__REQUESTS__.
A – In the Bear Swamp text below, how many megawatts of capacity will Bear Swamp provide LIPA through May 31, 2010?
B – Rewrite the Bear Swamp text's paragraph beginning "As mentioned above" as one shorter sentence that keeps its main facts.

__TEXT SHOWN__.
==============================

During 2006 a hedging program was implemented to provide more consistent
margins and resulted in a mark-to-market loss in 2006, which reversed in 2007.
During Q1 2007, Bear Swamp finalized a long-term agreement with the Long
Island Power Authority to provide LIPA with 345 MW of capacity to May 31, 2010
(approximately 55% of Bear Swamp's total capacity); and 100 MW thereafter, to
April 30, 2021. In addition, Bear Swamp will provide LIPA with 12,200 MWh of
super-peak and peak energy weekly, (approximately 35% of the plant's available
energy) at a fixed price, with an annual increase, over the 15 year term of
the agreement. Bear Swamp has contracted with its parent companies for the
power supply necessary to produce the energy requirements of the LIPA
agreement.
Mark-to-market
As mentioned above, Bear Swamp has contracted with its parents to provide
the power necessary to produce the energy requirements of the LIPA contract.

==============================

__EXCERPTED RECORDS__.
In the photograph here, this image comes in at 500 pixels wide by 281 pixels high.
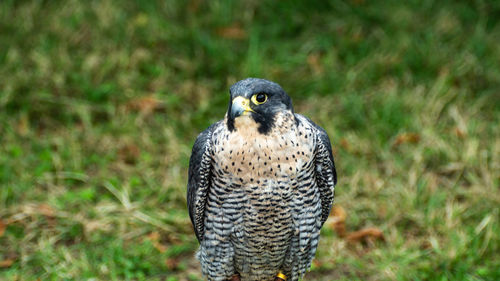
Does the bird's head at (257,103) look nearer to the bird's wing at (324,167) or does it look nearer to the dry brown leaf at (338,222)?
the bird's wing at (324,167)

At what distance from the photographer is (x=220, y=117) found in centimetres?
501

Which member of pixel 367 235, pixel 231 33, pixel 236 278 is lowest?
pixel 367 235

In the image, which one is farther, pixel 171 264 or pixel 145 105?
pixel 145 105

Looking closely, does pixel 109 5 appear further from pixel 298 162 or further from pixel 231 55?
pixel 298 162

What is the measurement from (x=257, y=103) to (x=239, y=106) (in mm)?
95

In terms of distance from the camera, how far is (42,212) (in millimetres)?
3932

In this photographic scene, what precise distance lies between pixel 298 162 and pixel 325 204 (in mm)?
461

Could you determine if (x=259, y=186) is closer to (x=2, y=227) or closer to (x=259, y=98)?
(x=259, y=98)

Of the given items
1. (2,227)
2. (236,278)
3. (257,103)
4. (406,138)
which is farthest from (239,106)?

==============================

__ANSWERS TO THE TASKS__.
A – 345 MW

B – Bear Swamp's parent companies supply the power it needs to meet the energy requirements of the LIPA contract.